In terzo luogo, far finta che non esista un legame tra questi atti di terrorismo, tra cui l'orrore di Orlando, e alcuni seguaci dell'Islam è una pericolosa illusione. Sono i terroristi stessi ad invocare la loro fede. Perché c'è chi insiste nel dire che non sia così? Nessuno vuole per un solo istante accusare o stigmatizzare una religione intera. Sarebbe irresponsabile, sbagliato e gravemente pericoloso. Tutte le istituzioni e le persone responsabili, inclusa l'Ajc, non devono stancarsi mai di ripeterlo; sono i nostri valori a chiedercelo. Ma ciò non vuole dire ignorare completamente la questione. C'è qualcosa che è andato storto in una parte dell'Islam, e questo qualcosa minaccia tutti, sia i non-musulmani che gli altri musulmani.

Chi è al di fuori dell'Islam ha certamente un ruolo chiave da giocare, dall'intelligence all'ordine pubblico, dall'inclusione alla presenza nelle comunità, e nei programmi di controradicalizzazione e deradicalizzazione. Ma la vera lotta per l'animo dell'Islam può avvenire solamente al suo interno. I musulmani moderati sono pronti a difendere il loro credo ed affrontare coloro che hanno preso in ostaggio la loro fede? Molti hanno condannato le atrocità di Orlando, ma c'è molto ancora da fare in quella che è una lotta a lungo termine. Alla fine, penso che tutto dipenderà da se sarà possibile l'avvento di una riforma strutturale interna all'Islam. I musulmani che insistono nel dire che i terroristi che agiscono in nome dell'Islam “non sono musulmani” non stanno facendo un favore a nessuno. I terroristi invocano la loro fede, i suoi simboli e i suoi insegnamenti, per quanto possano essere fuorviati. Quando nel 1995 Yigal Amir, un ebreo, uccise il primo ministro Yitzhak Rabin, non avrei mai potuto dire che “egli non è un ebreo”, perché agì in maniera contraria al mio credo ebraico. Agì, vergognosamente, in una maniera che rifletteva gli insegnamenti ebraici così come li intendeva lui. La nostra risposta, che continua ancora oggi, è stata quella di guardarci dentro e di rigettare coloro che nutrono il suo stesso pensiero diabolico.

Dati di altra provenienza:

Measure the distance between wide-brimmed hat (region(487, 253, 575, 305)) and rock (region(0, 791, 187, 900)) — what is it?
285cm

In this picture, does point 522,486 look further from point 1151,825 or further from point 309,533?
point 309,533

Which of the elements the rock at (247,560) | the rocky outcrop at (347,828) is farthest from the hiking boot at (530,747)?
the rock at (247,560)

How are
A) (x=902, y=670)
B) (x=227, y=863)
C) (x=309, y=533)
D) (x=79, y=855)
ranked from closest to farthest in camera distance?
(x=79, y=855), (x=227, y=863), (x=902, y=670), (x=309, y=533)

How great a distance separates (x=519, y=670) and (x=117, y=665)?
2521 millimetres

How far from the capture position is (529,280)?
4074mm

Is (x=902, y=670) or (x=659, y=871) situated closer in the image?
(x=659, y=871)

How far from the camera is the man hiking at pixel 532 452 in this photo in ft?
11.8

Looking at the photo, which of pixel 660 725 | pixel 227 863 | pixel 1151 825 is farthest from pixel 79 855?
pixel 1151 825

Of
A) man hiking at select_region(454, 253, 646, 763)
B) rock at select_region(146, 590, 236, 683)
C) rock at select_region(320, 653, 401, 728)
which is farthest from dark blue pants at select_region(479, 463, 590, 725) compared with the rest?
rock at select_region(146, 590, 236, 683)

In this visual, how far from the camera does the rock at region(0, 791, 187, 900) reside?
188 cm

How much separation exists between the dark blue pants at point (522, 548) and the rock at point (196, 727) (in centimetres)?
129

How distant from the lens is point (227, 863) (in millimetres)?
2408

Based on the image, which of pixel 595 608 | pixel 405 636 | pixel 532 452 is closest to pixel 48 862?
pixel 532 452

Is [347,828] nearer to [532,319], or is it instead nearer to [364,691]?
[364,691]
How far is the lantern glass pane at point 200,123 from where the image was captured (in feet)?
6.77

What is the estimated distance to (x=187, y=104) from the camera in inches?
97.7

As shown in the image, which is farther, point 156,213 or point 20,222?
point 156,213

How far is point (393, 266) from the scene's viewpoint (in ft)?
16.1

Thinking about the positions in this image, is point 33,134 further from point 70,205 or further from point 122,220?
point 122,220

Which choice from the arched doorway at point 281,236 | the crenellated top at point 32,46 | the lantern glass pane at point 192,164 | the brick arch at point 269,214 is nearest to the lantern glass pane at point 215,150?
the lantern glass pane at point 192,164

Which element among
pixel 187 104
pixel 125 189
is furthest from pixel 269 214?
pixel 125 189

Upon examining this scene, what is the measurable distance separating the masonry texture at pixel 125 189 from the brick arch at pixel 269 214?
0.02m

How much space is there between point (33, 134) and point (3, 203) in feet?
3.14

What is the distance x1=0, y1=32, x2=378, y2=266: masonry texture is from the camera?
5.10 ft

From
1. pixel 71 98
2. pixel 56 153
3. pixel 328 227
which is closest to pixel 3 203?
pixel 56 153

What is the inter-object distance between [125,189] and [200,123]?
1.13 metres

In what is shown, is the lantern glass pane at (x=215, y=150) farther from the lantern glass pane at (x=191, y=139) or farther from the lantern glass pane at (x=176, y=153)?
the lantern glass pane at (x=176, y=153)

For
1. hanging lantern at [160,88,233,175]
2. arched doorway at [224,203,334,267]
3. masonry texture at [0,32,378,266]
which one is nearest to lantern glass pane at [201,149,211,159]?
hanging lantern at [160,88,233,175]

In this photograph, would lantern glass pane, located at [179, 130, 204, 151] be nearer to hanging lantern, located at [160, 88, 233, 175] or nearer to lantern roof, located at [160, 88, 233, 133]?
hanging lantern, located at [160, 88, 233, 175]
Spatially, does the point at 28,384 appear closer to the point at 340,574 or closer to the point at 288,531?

Il professore di Harvard Samuel Huntington scrisse del famoso "scontro di civiltà". In realtà, in questo momento è in atto uno scontro all'interno di una civiltà. Se vogliamo veramente ridurre il rischio che avvengano altre Orlando, a parte l'aspetto della sicurezza, è necessario che prevalgano le voci del pluralismo, della modernità e del rispetto reciproco all'interno del mondo islamico.